After Caesar’s death, Roman factions came demanding her aid. So, ultimately, Cleopatra had no choice but to support Octavian and Mark Antony in avenging Caesar, if only for the sake of their son Caesarion. In line with this, Cleopatra sought the affection and protection of Mark Antony, who became a Roman outlaw. She set out to meet him in Tarsus in a grand display of her glamor and opulence, complete with her flapper-style pearl necklace and gilded sandals with cork platform soles. After that he was hers and she bore him children although it would be the end for both of their lineages, even though they didn’t know it. Regardless, in the year 41 BCE, Cleopatra had her lover Mark Antony order his men to drag her half-sister the illustrious priestess Arsinoe out of the Temple of Artemis and murder her in cold blood. This was the biggest scandal in human history and it rocked Rome to the core.
In the end, Octavian declared Cleopatra to be an enemy of the state in 32 BCE. At that point she was thirty-seven years old and a mother of four.

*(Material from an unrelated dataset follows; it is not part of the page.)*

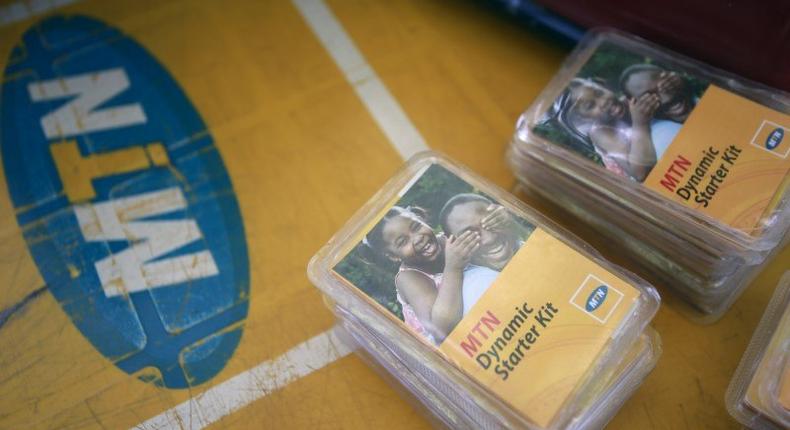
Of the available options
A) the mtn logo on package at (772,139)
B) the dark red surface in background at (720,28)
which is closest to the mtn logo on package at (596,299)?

Regardless, on September 2nd of 31 BCE, the naval forces of Octavian met with those of Antony and Cleopatra at the Battle of Actium. Cleopatra, aboard her flagship, the Antonias, commanded 60 ships at the mouth of the Ambracian Gulf, at the rear of the fleet, in a detrimental decision made by Antony’s officers in order to marginalize her during the battle. So, Cleopatra swiftly sailed through the area of major combat in a strategic withdrawal to the Peloponnese. Having seen this, Antony followed Cleopatra and boarded her ship, and the two escaped the danger together. They landed at Paraitonion in Egypt and went their separate ways. Cleopatra went to the harbor at Alexandria in a misleading attempt to portray the activities in Greece as a victory.
The next thing she did was honor Isis and Min in their joint temple at Koptos. That same day, although she was married to Mark Antony, Cleopatra had her son-husband Caesarion enter into the ranks of the ephebi which was recorded on a stele dated the 21st of September 31 BCE. In preparation for her impending death, Cleopatra was now grooming her co-regent to become the sole ruler of Egypt. She offered Octavian money and sent him lavish gifts, requesting that her children should inherit Egypt and that Mark Antony should be allowed to live in exile in Egypt. So, Octavian sent his diplomat Thyrsos to Cleopatra after she threatened to burn herself and vast amounts of her treasure within a tomb already under construction. After lengthy negotiations that ultimately produced no results, so Octavian set out to invade Egypt. On August 1st of 30 BCE, Antony’s naval fleet surrendered to Octavian, followed by Antony’s cavalry.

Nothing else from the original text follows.